TASK GOAL: Reproduce every one of the items below word for word, keeping each line unchanged.
· · · · ·
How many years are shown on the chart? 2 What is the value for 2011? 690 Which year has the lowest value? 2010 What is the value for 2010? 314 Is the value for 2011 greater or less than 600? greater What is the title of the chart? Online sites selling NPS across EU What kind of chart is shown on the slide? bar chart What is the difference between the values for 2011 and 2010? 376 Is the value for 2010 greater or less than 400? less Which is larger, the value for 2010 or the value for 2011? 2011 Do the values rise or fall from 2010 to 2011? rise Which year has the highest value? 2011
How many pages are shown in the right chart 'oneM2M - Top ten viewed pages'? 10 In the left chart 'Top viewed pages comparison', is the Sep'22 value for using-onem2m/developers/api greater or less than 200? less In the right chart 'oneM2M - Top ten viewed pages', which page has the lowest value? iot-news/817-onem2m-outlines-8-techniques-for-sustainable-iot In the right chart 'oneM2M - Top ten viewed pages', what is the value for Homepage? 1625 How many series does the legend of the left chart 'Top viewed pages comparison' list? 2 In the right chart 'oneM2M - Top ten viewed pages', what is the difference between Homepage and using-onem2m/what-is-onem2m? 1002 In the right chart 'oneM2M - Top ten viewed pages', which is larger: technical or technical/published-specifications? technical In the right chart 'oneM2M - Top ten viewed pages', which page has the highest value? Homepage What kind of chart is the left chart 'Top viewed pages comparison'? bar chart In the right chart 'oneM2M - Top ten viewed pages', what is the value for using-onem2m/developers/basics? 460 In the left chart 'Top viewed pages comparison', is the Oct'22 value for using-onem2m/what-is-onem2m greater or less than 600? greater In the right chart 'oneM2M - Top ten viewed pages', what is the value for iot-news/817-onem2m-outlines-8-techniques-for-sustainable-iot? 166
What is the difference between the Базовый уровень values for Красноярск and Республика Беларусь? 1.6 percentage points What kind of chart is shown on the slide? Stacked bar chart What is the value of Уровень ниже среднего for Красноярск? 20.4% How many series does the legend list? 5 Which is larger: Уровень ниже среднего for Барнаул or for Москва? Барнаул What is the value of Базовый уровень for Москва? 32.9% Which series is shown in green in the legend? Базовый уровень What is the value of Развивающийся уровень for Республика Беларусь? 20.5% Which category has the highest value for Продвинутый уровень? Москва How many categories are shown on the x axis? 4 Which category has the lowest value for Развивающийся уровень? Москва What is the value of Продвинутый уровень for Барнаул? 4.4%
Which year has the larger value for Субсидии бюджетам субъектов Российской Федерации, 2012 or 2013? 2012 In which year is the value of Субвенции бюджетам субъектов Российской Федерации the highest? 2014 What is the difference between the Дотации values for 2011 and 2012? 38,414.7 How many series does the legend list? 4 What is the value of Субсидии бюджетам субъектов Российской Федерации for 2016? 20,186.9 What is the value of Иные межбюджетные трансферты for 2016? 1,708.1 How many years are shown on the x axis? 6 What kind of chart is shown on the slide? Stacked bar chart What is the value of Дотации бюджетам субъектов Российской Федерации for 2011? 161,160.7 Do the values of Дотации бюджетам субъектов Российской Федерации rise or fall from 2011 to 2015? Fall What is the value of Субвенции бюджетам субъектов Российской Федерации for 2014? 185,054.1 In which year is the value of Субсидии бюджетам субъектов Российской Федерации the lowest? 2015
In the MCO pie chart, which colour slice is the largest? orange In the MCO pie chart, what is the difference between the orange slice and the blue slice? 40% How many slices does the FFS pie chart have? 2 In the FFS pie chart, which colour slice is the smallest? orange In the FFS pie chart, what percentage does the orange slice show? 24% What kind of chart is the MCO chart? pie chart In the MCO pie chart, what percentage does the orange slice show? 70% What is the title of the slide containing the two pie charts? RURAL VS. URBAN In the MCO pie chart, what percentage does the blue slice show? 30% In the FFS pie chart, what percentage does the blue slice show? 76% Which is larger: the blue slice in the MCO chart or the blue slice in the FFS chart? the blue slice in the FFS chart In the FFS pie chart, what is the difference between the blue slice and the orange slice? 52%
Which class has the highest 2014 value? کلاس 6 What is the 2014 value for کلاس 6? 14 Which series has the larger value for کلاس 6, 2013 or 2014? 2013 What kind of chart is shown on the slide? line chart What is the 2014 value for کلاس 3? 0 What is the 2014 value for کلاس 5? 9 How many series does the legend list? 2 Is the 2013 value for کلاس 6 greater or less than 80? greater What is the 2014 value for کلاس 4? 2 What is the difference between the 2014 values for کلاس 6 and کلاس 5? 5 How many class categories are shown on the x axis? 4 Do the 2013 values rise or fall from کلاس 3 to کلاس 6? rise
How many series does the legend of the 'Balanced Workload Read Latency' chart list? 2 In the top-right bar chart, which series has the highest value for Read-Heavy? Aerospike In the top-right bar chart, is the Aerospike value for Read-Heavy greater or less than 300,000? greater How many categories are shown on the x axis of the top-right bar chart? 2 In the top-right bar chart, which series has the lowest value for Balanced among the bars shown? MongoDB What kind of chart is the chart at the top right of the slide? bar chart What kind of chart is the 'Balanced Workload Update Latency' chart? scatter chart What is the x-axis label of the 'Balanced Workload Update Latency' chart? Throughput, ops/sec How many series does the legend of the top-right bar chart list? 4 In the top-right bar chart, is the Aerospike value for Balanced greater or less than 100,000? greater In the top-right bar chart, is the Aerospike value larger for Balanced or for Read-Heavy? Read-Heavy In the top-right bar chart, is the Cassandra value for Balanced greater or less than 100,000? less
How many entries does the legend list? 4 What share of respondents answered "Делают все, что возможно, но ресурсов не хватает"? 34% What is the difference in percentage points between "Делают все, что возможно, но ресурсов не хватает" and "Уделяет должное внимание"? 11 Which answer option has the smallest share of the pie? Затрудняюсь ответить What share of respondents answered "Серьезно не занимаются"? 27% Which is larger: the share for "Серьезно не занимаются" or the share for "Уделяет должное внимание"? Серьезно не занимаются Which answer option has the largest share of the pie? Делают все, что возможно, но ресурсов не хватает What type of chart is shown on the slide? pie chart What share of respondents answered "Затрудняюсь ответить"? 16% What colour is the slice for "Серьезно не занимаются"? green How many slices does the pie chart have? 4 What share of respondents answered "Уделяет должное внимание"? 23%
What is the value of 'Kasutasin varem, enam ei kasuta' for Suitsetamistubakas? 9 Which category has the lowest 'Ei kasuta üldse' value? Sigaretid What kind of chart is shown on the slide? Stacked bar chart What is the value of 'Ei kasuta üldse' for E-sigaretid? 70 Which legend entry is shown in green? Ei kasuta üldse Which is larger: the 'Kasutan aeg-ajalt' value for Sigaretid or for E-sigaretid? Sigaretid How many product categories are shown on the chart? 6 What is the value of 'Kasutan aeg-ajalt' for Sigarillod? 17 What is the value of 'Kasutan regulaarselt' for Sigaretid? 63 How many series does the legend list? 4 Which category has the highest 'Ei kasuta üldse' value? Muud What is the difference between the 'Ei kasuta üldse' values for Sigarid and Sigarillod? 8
· · · · ·
RESULT BELOW:
How many years are shown on the chart? 2 What is the value for 2011? 690 Which year has the lowest value? 2010 What is the value for 2010? 314 Is the value for 2011 greater or less than 600? greater What is the title of the chart? Online sites selling NPS across EU What kind of chart is shown on the slide? bar chart What is the difference between the values for 2011 and 2010? 376 Is the value for 2010 greater or less than 400? less Which is larger, the value for 2010 or the value for 2011? 2011 Do the values rise or fall from 2010 to 2011? rise Which year has the highest value? 2011
How many pages are shown in the right chart 'oneM2M - Top ten viewed pages'? 10 In the left chart 'Top viewed pages comparison', is the Sep'22 value for using-onem2m/developers/api greater or less than 200? less In the right chart 'oneM2M - Top ten viewed pages', which page has the lowest value? iot-news/817-onem2m-outlines-8-techniques-for-sustainable-iot In the right chart 'oneM2M - Top ten viewed pages', what is the value for Homepage? 1625 How many series does the legend of the left chart 'Top viewed pages comparison' list? 2 In the right chart 'oneM2M - Top ten viewed pages', what is the difference between Homepage and using-onem2m/what-is-onem2m? 1002 In the right chart 'oneM2M - Top ten viewed pages', which is larger: technical or technical/published-specifications? technical In the right chart 'oneM2M - Top ten viewed pages', which page has the highest value? Homepage What kind of chart is the left chart 'Top viewed pages comparison'? bar chart In the right chart 'oneM2M - Top ten viewed pages', what is the value for using-onem2m/developers/basics? 460 In the left chart 'Top viewed pages comparison', is the Oct'22 value for using-onem2m/what-is-onem2m greater or less than 600? greater In the right chart 'oneM2M - Top ten viewed pages', what is the value for iot-news/817-onem2m-outlines-8-techniques-for-sustainable-iot? 166
What is the difference between the Базовый уровень values for Красноярск and Республика Беларусь? 1.6 percentage points What kind of chart is shown on the slide? Stacked bar chart What is the value of Уровень ниже среднего for Красноярск? 20.4% How many series does the legend list? 5 Which is larger: Уровень ниже среднего for Барнаул or for Москва? Барнаул What is the value of Базовый уровень for Москва? 32.9% Which series is shown in green in the legend? Базовый уровень What is the value of Развивающийся уровень for Республика Беларусь? 20.5% Which category has the highest value for Продвинутый уровень? Москва How many categories are shown on the x axis? 4 Which category has the lowest value for Развивающийся уровень? Москва What is the value of Продвинутый уровень for Барнаул? 4.4%
Which year has the larger value for Субсидии бюджетам субъектов Российской Федерации, 2012 or 2013? 2012 In which year is the value of Субвенции бюджетам субъектов Российской Федерации the highest? 2014 What is the difference between the Дотации values for 2011 and 2012? 38,414.7 How many series does the legend list? 4 What is the value of Субсидии бюджетам субъектов Российской Федерации for 2016? 20,186.9 What is the value of Иные межбюджетные трансферты for 2016? 1,708.1 How many years are shown on the x axis? 6 What kind of chart is shown on the slide? Stacked bar chart What is the value of Дотации бюджетам субъектов Российской Федерации for 2011? 161,160.7 Do the values of Дотации бюджетам субъектов Российской Федерации rise or fall from 2011 to 2015? Fall What is the value of Субвенции бюджетам субъектов Российской Федерации for 2014? 185,054.1 In which year is the value of Субсидии бюджетам субъектов Российской Федерации the lowest? 2015
In the MCO pie chart, which colour slice is the largest? orange In the MCO pie chart, what is the difference between the orange slice and the blue slice? 40% How many slices does the FFS pie chart have? 2 In the FFS pie chart, which colour slice is the smallest? orange In the FFS pie chart, what percentage does the orange slice show? 24% What kind of chart is the MCO chart? pie chart In the MCO pie chart, what percentage does the orange slice show? 70% What is the title of the slide containing the two pie charts? RURAL VS. URBAN In the MCO pie chart, what percentage does the blue slice show? 30% In the FFS pie chart, what percentage does the blue slice show? 76% Which is larger: the blue slice in the MCO chart or the blue slice in the FFS chart? the blue slice in the FFS chart In the FFS pie chart, what is the difference between the blue slice and the orange slice? 52%
Which class has the highest 2014 value? کلاس 6 What is the 2014 value for کلاس 6? 14 Which series has the larger value for کلاس 6, 2013 or 2014? 2013 What kind of chart is shown on the slide? line chart What is the 2014 value for کلاس 3? 0 What is the 2014 value for کلاس 5? 9 How many series does the legend list? 2 Is the 2013 value for کلاس 6 greater or less than 80? greater What is the 2014 value for کلاس 4? 2 What is the difference between the 2014 values for کلاس 6 and کلاس 5? 5 How many class categories are shown on the x axis? 4 Do the 2013 values rise or fall from کلاس 3 to کلاس 6? rise
How many series does the legend of the 'Balanced Workload Read Latency' chart list? 2 In the top-right bar chart, which series has the highest value for Read-Heavy? Aerospike In the top-right bar chart, is the Aerospike value for Read-Heavy greater or less than 300,000? greater How many categories are shown on the x axis of the top-right bar chart? 2 In the top-right bar chart, which series has the lowest value for Balanced among the bars shown? MongoDB What kind of chart is the chart at the top right of the slide? bar chart What kind of chart is the 'Balanced Workload Update Latency' chart? scatter chart What is the x-axis label of the 'Balanced Workload Update Latency' chart? Throughput, ops/sec How many series does the legend of the top-right bar chart list? 4 In the top-right bar chart, is the Aerospike value for Balanced greater or less than 100,000? greater In the top-right bar chart, is the Aerospike value larger for Balanced or for Read-Heavy? Read-Heavy In the top-right bar chart, is the Cassandra value for Balanced greater or less than 100,000? less
How many entries does the legend list? 4 What share of respondents answered "Делают все, что возможно, но ресурсов не хватает"? 34% What is the difference in percentage points between "Делают все, что возможно, но ресурсов не хватает" and "Уделяет должное внимание"? 11 Which answer option has the smallest share of the pie? Затрудняюсь ответить What share of respondents answered "Серьезно не занимаются"? 27% Which is larger: the share for "Серьезно не занимаются" or the share for "Уделяет должное внимание"? Серьезно не занимаются Which answer option has the largest share of the pie? Делают все, что возможно, но ресурсов не хватает What type of chart is shown on the slide? pie chart What share of respondents answered "Затрудняюсь ответить"? 16% What colour is the slice for "Серьезно не занимаются"? green How many slices does the pie chart have? 4 What share of respondents answered "Уделяет должное внимание"? 23%
What is the value of 'Kasutasin varem, enam ei kasuta' for Suitsetamistubakas? 9 Which category has the lowest 'Ei kasuta üldse' value? Sigaretid What kind of chart is shown on the slide? Stacked bar chart What is the value of 'Ei kasuta üldse' for E-sigaretid? 70 Which legend entry is shown in green? Ei kasuta üldse Which is larger: the 'Kasutan aeg-ajalt' value for Sigaretid or for E-sigaretid? Sigaretid How many product categories are shown on the chart? 6 What is the value of 'Kasutan aeg-ajalt' for Sigarillod? 17 What is the value of 'Kasutan regulaarselt' for Sigaretid? 63 How many series does the legend list? 4 Which category has the highest 'Ei kasuta üldse' value? Muud What is the difference between the 'Ei kasuta üldse' values for Sigarid and Sigarillod? 8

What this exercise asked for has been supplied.